## Begin
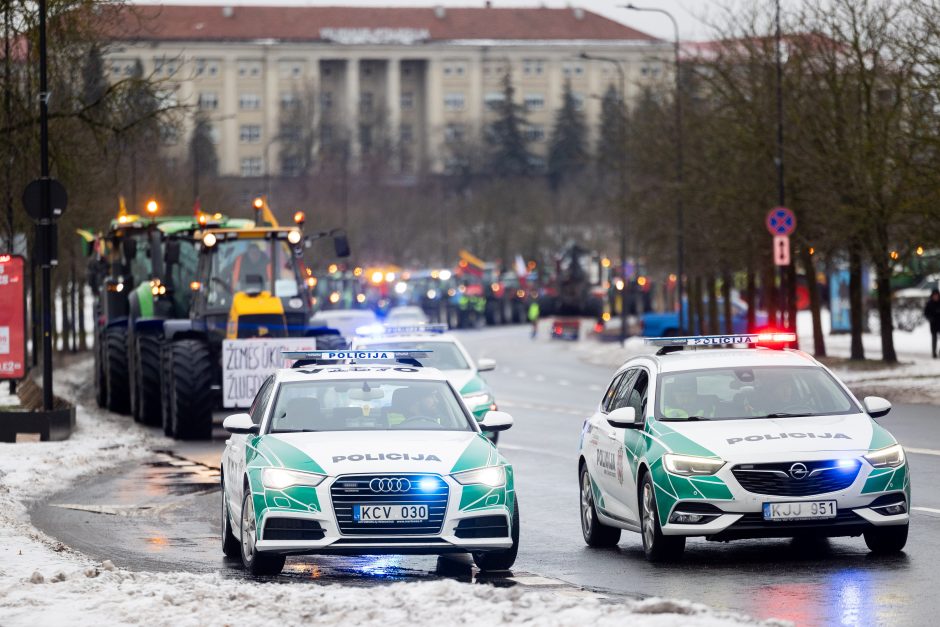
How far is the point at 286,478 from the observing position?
42.1 feet

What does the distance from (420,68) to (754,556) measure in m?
170

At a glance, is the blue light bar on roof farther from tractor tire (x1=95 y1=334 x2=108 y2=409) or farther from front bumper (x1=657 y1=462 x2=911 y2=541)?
tractor tire (x1=95 y1=334 x2=108 y2=409)

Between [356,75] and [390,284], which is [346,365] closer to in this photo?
[390,284]

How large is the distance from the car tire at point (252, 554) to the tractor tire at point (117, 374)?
21.7 metres

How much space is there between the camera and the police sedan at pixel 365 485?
12.6m

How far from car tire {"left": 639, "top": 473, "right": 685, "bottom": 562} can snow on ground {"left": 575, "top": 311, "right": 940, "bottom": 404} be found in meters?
20.0

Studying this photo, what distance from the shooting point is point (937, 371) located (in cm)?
4166

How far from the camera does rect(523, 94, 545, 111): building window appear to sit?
186 metres

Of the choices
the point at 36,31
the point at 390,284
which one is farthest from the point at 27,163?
the point at 390,284

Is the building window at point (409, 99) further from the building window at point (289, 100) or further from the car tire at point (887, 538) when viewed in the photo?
the car tire at point (887, 538)

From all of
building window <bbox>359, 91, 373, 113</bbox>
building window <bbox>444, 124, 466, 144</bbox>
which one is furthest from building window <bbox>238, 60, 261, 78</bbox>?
building window <bbox>444, 124, 466, 144</bbox>

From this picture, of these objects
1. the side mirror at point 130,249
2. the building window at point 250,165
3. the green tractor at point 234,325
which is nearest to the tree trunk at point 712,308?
the side mirror at point 130,249

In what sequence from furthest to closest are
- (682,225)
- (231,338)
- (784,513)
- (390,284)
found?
(390,284) < (682,225) < (231,338) < (784,513)

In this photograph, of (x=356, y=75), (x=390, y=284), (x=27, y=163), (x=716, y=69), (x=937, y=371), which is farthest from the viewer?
(x=356, y=75)
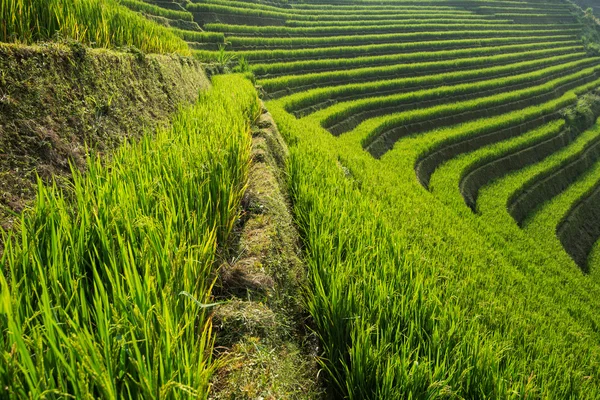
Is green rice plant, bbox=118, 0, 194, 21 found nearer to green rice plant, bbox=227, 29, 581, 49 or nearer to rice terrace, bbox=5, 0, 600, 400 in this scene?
green rice plant, bbox=227, 29, 581, 49

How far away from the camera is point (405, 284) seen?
272 cm

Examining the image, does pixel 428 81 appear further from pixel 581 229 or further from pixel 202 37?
## End
Written problem
Reproduce every line of the records above word for word, leaving out the pictures.

Reply
How far is the point at 286,478 from the observing position?
42.1 feet

What does the distance from (420,68) to (754,556) measure in m?
170

At a glance, is the blue light bar on roof farther from tractor tire (x1=95 y1=334 x2=108 y2=409) or farther from front bumper (x1=657 y1=462 x2=911 y2=541)?
tractor tire (x1=95 y1=334 x2=108 y2=409)

Between [356,75] and [390,284], which is [346,365] closer to in this photo?
[390,284]

How large is the distance from the car tire at point (252, 554) to the tractor tire at point (117, 374)?
21.7 metres

How much space is there between the camera and the police sedan at pixel 365 485?
12.6m

How far from car tire {"left": 639, "top": 473, "right": 685, "bottom": 562} can snow on ground {"left": 575, "top": 311, "right": 940, "bottom": 404} be found in meters?
20.0

Studying this photo, what distance from the shooting point is point (937, 371) located (in cm)?
4166

How far from the camera does rect(523, 94, 545, 111): building window appear to sit?
186 metres

Of the choices
the point at 36,31
the point at 390,284
which one is farthest from the point at 27,163?
the point at 390,284

Is the building window at point (409, 99) further from the building window at point (289, 100) or further from the car tire at point (887, 538) when viewed in the photo?
the car tire at point (887, 538)

From all of
building window <bbox>359, 91, 373, 113</bbox>
building window <bbox>444, 124, 466, 144</bbox>
which one is furthest from building window <bbox>238, 60, 261, 78</bbox>?
building window <bbox>444, 124, 466, 144</bbox>

From this picture, of these objects
1. the side mirror at point 130,249
2. the building window at point 250,165
3. the green tractor at point 234,325
which is nearest to the tree trunk at point 712,308?
the side mirror at point 130,249

In what sequence from furthest to closest are
- (682,225)
- (231,338)
- (784,513)
- (390,284)
found?
(390,284) < (682,225) < (231,338) < (784,513)

In this photograph, of (x=356, y=75), (x=390, y=284), (x=27, y=163), (x=716, y=69), (x=937, y=371), which is farthest from the viewer?
(x=356, y=75)
Is green rice plant, bbox=118, 0, 194, 21 found nearer to green rice plant, bbox=227, 29, 581, 49 or nearer to rice terrace, bbox=5, 0, 600, 400 in this scene?
green rice plant, bbox=227, 29, 581, 49

How far away from the camera is point (405, 284) seen?
272 cm

Examining the image, does pixel 428 81 appear further from pixel 581 229 or further from pixel 202 37?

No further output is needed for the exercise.